The Baltimore Orioles and pitching coach Leo Mazzone have agreed on a three-year deal that will make him the second-highest-paid pitching coach in baseball, according to a high-ranking baseball official. As compensation, the Atlanta Braves, who allowed Mazzone to terminate his deal that was due to end on Nov. 15, will receive a fringe prospect from Baltimore.

Mazzone's hiring will be announced by the team Friday. The Orioles and representatives for Mazzone talked late on Thursday trying to square up the last few details of the contract that will pay him approximately $450,000, according to the official. Only Dave Duncan of the St. Louis Cardinals, who makes approximately $500,000, will be paid more than Mazzone.

Orioles Manager Sam Perlozzo, Mazzone's best friend since childhood, said he has talked to Mazzone at least three or four times a day in the past few days.

"If I were a betting man, it's going to happen [Friday]," Perlozzo said. "From all indications, [that] might be the day."

The hiring of Mazzone, who led the Braves' pitching staff to a ranking of either first or second in the league in ERA from 1992 to 2002 and again in 2004, appears to be a huge coup for the Orioles.

"I think it's one of those things that could be a decisive move," said one team official. "It's a really good thing for the young guys. This gives us instant credibility."

Mazzone has often been credited with maximizing talent from marginal players, and he will have plenty of potential with which to work in Baltimore. Starters Daniel Cabrera, Erik Bedard and Hayden Penn are generally considered to possess some of the top arms in the game.

"He's anxious and ready to go," Perlozzo said. "He's got new energy."
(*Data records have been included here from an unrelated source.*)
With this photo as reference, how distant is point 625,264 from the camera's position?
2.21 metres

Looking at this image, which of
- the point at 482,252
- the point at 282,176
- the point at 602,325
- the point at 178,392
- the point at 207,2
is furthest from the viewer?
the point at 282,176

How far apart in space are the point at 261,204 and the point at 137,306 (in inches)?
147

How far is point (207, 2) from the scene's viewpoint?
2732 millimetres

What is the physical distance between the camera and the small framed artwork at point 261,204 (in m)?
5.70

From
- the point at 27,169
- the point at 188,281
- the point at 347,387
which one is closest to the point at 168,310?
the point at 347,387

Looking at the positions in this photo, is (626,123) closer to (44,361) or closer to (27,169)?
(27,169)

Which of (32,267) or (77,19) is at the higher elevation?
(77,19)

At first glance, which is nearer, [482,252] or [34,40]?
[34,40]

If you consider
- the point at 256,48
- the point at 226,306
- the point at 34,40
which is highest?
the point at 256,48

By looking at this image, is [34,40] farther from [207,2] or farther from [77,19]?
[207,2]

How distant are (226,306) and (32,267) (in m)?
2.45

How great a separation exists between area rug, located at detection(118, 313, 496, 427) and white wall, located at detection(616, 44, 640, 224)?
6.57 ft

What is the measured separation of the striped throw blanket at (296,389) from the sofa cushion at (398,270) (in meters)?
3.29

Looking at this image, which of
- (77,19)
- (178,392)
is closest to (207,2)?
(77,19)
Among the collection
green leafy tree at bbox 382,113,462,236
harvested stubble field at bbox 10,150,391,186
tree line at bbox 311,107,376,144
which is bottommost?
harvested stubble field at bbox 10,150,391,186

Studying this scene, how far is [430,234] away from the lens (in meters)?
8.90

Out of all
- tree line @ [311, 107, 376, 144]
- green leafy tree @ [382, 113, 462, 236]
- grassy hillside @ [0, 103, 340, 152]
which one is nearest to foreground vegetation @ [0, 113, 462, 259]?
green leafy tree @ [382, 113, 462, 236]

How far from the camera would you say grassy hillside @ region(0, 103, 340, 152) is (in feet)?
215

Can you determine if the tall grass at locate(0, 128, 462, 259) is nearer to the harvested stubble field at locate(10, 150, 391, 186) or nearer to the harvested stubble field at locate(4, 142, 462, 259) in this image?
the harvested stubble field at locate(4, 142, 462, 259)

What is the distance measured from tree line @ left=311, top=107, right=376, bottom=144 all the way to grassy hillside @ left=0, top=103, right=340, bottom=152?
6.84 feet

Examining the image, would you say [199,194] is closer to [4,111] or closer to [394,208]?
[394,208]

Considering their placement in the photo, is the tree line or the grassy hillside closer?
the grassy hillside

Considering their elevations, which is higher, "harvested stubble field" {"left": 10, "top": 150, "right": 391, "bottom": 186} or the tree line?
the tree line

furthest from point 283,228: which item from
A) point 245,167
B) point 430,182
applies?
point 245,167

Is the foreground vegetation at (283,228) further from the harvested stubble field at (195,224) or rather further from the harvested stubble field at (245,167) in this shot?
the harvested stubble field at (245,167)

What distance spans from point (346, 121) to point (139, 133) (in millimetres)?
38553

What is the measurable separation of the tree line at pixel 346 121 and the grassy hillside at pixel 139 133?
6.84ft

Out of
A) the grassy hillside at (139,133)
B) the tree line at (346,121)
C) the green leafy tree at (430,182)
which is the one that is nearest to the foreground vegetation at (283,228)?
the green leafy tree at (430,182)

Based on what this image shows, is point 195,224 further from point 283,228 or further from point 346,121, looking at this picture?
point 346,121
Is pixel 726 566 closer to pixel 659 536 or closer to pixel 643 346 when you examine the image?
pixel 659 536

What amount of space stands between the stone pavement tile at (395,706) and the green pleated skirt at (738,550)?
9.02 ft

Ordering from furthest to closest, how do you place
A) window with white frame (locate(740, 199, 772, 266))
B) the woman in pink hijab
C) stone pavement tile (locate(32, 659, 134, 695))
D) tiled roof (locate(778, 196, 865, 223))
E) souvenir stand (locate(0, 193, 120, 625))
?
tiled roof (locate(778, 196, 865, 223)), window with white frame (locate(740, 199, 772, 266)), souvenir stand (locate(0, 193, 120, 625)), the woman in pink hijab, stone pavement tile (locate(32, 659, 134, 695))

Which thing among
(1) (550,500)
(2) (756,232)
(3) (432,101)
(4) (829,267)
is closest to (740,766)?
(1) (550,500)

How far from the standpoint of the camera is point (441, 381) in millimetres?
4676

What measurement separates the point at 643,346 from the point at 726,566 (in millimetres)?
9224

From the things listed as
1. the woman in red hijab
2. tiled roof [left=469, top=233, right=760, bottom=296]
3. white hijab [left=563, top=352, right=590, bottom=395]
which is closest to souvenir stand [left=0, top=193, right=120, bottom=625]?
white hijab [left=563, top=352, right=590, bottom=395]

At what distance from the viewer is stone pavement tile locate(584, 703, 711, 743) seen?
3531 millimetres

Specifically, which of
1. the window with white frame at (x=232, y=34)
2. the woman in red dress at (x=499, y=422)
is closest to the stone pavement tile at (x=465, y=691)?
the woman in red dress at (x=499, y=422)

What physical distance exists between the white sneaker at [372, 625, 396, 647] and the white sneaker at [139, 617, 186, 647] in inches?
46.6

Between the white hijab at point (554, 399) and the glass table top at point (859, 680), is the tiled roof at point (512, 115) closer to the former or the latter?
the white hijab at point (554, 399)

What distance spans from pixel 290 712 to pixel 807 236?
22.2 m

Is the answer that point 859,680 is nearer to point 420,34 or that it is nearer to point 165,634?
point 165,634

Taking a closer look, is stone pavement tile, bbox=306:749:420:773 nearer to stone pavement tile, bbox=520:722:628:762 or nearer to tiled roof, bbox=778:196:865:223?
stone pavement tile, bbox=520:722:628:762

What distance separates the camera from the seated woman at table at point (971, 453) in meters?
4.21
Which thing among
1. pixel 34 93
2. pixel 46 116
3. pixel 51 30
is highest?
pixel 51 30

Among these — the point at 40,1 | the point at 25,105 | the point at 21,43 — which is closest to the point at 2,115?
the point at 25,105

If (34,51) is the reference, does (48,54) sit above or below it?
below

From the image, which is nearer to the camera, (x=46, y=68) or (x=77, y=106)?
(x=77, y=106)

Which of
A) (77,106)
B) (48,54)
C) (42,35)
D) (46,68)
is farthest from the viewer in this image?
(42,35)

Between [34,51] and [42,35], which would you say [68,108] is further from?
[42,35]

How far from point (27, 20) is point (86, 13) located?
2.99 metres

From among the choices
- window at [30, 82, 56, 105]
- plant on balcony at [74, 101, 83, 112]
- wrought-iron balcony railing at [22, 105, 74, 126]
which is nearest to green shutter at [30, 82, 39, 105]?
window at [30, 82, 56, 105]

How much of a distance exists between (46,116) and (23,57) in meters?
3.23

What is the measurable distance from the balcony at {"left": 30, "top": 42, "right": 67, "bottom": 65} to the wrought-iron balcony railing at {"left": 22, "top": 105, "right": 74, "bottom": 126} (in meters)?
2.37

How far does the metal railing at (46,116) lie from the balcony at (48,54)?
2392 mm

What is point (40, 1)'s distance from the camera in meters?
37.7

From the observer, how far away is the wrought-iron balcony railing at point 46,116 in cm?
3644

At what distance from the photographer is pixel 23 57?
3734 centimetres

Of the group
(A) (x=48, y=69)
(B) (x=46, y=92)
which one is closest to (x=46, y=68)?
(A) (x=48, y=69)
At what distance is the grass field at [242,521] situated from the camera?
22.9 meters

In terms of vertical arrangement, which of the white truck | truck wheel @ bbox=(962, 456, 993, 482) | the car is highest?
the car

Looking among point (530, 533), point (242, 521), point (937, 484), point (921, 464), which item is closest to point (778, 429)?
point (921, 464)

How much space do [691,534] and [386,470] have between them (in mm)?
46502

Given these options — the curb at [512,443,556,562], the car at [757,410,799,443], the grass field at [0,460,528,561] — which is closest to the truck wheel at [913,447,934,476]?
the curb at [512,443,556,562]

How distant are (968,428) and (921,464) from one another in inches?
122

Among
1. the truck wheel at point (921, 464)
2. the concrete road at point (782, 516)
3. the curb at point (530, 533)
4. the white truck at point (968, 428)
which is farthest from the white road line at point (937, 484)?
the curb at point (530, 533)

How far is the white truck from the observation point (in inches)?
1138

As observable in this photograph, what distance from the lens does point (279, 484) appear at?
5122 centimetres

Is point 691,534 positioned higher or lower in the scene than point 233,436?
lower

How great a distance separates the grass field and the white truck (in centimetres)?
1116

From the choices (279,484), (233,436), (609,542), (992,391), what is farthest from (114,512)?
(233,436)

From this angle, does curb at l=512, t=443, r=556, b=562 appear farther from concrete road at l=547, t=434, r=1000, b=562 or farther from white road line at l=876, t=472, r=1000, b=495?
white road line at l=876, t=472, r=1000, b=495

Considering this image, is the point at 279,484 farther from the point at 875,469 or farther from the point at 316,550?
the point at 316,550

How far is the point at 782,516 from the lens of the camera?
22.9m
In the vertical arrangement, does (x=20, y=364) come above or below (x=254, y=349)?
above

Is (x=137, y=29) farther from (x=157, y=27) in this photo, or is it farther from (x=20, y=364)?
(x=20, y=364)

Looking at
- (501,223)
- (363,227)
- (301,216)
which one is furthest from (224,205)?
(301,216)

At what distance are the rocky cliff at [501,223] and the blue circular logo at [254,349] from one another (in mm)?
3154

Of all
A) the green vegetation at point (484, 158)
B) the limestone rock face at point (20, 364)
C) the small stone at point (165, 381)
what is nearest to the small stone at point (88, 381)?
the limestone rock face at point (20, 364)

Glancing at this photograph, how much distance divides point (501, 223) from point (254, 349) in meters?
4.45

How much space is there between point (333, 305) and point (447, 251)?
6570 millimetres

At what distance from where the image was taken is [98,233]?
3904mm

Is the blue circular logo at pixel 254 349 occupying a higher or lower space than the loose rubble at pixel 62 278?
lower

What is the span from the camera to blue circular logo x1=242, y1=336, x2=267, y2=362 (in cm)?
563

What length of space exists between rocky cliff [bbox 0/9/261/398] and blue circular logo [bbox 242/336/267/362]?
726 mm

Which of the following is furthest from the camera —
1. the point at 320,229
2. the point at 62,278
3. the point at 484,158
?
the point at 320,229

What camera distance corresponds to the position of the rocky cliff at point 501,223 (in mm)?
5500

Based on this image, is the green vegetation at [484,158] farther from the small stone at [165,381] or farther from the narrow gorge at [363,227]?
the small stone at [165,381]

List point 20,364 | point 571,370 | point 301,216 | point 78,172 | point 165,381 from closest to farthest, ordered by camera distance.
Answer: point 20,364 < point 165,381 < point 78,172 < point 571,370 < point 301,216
Mazzone's hiring would not have happened if not for Perlozzo. The two were childhood friends in western Maryland and have always dreamed of being on the same coaching staff. Perlozzo was the best man at Mazzone's wedding.

On other fronts Thursday, the team officially announced the hiring of former Mets executive Jim Duquette, who was given a three-year deal to become vice president of baseball operations. He will work in tandem with Flanagan, though Duquette said there will not be a dual general manager system.

"First off, it's one of the historic franchises in baseball," Duquette said of why he took the job. "These types of positions don't come around too often. I think it's a very good fit. I view it as a step up. If I thought it was a lateral move I wouldn't be coming down here. I feel I have more authority, more decision-making abilities with the Orioles than I do with the Mets. That's the reason I'm here."

Flanagan ultimately will have the final decision on player transactions, but Duquette, the Mets' general manager in 2004, has been granted authority. He will officially start to work with the Orioles on Monday.